Audiences and advertiser revenue are beginning to return to the company's theatres.
Cineplex1

Cineplex is still grappling with the impacts of COVID-19 on its business, but the reopening of theatres and a marked improvement in advertiser activity is showing positive signs.

Revenues totalled $250.4 million for the three months ended Sept. 30, a 310.3% increase compared to the depths of pandemic theatre closures in the same quarter last year. It’s also another quarter of improvement from the $60.4 million it reported in Q2.

The company still reported a $33.6 million loss for the quarter, but that is lower than the $121.1 million it reported in the same quarter last year, as well as an improvement from the $103.7 million loss last quarter.

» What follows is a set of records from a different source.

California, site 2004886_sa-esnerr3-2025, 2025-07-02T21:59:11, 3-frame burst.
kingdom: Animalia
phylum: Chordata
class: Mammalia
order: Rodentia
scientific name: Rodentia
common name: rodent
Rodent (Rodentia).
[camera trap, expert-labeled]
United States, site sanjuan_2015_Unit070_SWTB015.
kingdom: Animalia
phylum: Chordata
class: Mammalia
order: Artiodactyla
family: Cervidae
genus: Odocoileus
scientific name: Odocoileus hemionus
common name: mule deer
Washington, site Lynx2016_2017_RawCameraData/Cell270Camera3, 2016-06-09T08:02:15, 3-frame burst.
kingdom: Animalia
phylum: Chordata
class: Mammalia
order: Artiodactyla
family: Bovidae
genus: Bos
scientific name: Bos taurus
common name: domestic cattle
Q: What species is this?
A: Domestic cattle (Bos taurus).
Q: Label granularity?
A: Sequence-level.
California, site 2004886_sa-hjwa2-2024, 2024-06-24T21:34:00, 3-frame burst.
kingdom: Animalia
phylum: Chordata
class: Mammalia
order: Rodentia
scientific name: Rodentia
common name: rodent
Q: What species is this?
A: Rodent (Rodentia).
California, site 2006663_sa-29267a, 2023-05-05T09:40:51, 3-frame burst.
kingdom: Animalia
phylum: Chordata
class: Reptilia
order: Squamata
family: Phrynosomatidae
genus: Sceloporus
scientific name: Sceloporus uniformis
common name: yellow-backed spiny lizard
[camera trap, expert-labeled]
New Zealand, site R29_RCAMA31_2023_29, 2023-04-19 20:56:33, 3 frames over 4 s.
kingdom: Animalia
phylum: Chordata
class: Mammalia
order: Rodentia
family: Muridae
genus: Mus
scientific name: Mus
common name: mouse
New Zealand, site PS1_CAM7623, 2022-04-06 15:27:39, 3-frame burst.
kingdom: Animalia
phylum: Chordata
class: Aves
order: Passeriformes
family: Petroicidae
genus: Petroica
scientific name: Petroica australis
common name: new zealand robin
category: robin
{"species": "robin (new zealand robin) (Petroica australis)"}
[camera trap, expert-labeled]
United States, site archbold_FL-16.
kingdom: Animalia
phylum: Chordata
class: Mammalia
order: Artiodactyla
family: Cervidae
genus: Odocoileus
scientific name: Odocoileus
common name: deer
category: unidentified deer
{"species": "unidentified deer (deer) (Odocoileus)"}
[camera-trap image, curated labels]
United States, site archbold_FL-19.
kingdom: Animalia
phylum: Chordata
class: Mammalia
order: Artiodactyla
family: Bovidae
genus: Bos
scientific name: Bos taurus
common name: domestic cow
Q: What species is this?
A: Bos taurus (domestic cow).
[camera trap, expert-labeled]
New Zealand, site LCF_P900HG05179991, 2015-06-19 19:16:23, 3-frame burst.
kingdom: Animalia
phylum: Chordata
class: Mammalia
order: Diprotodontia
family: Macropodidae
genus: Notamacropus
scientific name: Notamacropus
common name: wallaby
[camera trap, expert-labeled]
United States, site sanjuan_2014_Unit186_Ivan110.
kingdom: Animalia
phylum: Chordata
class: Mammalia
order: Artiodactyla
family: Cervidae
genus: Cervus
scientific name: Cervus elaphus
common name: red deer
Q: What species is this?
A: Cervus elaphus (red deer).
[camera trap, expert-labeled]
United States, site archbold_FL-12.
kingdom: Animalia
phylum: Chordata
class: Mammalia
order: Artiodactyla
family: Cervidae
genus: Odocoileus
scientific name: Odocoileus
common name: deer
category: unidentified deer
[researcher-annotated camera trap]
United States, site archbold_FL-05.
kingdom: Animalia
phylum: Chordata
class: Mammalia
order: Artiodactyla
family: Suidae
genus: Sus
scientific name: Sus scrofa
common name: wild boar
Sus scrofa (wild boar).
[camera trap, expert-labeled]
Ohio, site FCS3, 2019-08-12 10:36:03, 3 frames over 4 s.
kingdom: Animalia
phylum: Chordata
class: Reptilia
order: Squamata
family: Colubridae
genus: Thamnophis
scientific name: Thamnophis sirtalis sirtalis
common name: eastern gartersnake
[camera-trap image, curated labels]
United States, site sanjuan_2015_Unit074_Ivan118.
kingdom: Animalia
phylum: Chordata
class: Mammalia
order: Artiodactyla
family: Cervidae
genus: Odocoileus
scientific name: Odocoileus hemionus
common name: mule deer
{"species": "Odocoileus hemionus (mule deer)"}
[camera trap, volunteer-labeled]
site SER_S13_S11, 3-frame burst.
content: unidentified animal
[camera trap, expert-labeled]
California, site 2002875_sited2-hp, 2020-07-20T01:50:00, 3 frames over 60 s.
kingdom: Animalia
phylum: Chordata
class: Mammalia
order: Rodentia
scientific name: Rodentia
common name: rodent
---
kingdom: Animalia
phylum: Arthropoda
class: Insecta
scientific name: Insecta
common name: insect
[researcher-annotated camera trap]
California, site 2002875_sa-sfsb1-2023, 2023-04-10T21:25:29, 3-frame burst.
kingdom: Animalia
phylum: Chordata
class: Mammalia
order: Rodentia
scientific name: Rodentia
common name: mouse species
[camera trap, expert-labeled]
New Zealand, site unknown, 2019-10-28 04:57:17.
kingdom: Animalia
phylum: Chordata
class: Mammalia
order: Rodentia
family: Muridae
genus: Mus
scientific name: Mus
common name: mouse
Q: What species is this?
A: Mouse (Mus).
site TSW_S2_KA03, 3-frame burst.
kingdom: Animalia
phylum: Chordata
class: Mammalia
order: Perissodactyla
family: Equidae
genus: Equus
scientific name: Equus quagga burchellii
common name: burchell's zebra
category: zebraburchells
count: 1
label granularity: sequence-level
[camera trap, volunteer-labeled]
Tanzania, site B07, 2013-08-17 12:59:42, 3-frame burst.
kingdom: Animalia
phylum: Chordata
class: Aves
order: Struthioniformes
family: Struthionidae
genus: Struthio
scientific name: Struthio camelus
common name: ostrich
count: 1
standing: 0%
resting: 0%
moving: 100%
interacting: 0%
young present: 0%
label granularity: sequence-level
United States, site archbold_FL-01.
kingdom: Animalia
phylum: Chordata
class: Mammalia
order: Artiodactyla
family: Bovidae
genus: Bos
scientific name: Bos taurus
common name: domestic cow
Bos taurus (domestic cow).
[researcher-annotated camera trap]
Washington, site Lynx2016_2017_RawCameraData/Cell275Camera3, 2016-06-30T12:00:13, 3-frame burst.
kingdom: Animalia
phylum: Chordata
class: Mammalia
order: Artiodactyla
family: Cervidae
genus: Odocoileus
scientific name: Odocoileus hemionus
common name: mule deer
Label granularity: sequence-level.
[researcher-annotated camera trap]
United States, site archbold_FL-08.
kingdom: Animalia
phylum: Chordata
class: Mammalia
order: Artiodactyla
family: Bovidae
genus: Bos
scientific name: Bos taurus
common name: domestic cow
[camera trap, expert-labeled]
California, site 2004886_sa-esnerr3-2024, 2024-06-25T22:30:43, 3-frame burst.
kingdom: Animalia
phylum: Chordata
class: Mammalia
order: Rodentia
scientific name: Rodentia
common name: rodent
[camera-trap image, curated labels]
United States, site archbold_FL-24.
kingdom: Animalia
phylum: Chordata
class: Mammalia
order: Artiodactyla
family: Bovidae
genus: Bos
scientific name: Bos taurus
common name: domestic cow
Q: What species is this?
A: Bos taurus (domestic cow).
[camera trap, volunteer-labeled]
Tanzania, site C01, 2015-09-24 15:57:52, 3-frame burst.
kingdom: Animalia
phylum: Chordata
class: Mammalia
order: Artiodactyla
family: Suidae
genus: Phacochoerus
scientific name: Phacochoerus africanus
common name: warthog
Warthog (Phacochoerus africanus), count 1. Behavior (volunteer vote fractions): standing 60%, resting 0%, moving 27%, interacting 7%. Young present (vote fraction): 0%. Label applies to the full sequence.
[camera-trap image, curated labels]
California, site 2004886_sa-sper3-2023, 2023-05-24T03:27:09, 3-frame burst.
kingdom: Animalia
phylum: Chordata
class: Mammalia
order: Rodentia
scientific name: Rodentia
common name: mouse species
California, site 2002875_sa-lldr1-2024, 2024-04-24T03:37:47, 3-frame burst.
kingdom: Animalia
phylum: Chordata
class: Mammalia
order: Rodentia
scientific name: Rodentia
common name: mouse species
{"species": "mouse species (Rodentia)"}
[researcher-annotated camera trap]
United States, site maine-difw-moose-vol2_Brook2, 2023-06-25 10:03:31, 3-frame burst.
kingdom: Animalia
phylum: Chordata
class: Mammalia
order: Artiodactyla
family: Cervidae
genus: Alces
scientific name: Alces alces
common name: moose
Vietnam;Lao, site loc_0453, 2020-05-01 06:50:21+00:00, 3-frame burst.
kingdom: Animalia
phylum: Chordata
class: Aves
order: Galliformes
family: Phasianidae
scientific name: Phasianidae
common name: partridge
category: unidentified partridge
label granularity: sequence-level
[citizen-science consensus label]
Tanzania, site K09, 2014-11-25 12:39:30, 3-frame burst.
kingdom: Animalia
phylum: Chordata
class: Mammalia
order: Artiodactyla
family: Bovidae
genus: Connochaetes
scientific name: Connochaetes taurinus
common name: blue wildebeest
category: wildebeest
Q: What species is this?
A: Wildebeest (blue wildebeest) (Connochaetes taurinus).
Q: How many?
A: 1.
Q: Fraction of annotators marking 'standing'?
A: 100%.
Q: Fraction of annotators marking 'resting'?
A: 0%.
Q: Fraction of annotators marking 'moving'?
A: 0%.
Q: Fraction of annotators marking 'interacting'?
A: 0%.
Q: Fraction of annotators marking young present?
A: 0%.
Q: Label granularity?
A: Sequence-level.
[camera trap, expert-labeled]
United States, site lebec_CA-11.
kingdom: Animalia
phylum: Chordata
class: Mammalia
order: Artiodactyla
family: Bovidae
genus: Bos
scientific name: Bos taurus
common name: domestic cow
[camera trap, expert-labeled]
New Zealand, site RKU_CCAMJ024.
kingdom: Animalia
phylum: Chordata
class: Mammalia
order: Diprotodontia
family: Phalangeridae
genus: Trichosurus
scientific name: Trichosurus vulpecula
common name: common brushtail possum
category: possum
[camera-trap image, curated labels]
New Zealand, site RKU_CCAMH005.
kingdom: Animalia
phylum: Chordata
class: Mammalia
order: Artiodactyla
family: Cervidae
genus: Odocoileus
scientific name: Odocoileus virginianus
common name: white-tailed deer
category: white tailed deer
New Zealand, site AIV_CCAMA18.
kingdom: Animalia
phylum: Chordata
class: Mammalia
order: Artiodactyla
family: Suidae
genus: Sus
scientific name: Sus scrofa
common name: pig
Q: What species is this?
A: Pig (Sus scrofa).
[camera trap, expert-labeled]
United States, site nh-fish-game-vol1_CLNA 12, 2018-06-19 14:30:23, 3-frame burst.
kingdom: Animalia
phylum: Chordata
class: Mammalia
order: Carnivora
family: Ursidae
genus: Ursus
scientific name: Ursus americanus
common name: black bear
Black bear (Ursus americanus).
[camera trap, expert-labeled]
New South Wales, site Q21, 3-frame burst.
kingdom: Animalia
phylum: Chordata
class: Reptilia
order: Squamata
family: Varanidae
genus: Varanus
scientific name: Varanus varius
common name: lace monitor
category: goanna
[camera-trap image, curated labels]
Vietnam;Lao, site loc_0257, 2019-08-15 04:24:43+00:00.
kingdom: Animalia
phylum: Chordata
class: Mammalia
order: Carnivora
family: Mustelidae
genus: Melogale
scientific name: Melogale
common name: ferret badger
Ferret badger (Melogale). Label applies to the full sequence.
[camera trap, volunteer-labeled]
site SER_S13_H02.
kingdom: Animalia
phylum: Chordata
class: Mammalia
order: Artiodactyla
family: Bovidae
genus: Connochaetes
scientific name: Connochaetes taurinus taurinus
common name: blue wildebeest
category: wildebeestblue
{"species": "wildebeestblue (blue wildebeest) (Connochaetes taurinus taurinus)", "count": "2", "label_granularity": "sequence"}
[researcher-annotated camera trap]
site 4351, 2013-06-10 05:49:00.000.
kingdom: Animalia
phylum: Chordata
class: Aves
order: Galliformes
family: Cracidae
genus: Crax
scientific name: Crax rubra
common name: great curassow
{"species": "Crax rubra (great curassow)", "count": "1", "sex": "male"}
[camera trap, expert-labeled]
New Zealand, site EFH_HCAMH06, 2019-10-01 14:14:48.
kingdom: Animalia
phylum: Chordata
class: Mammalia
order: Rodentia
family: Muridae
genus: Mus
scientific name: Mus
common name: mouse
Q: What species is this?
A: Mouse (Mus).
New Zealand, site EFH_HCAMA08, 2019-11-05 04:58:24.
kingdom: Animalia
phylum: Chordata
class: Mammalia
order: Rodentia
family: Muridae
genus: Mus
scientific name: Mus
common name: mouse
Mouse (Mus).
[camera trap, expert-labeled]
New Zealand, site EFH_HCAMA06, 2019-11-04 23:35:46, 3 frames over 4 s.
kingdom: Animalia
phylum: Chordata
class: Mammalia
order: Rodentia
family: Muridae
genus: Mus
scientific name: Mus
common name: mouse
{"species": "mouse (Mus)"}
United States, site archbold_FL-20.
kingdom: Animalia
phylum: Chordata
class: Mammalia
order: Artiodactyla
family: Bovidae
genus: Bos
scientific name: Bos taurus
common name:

A major area of improvement was in the Cineplex Media segment. Advertising revenue from in-cinema ads nearly doubled to $6.6 million year-over-year, though that was offset by a 21.8% dip in revenue from digital place-based ads. The company attributes that to lower hardware sales, as well as dips in creative and digital media revenues. In the media segment more broadly, the company said uncertainty around the timing of theatre reopenings and changes to film release schedules also constrained the return of advertiser activity slightly.

Overall, the company was optimistic about the future, helped by the fact that the company had 8.3 million people attend its theatres in the quarter.

Ellis Jacob, president and CEO of Cineplex, cited the launch of the “Where Escape Begins” platform as helping to welcome audiences back to theatres, as well as the CineClub subscription program. Launched during the last quarter, CineClub gives members access to benefits like free movie tickets and concession discounts, an offering Jacob said has been well-received so far.

This is also the first earnings report Cineplex has provided since the trial between the company and U.K.’s Cineworld Group began in September and had closing arguments presented last week. At issue is the cancelled acquisition of Cineplex by Cineworld: Cineplex contends that Cineworld did not have the right to terminate the deal, despite pandemic-related downturns in business, while Cineworld claimed it was within its rights as Cineplex “strayed from ordinary course” with actions like deferring payments, reducing spending and not paying landlords. Cineplex countered that those actions were “ordinary course” for the industry during the pandemic and that it had fulfilled its obligations.

The result of the trial will have a major impact on both companies’ bottom line: Cineworld is asking for $54.8 million in damages, while Cineplex is seeking the $2.18 billion it would have received had the deal not been terminated.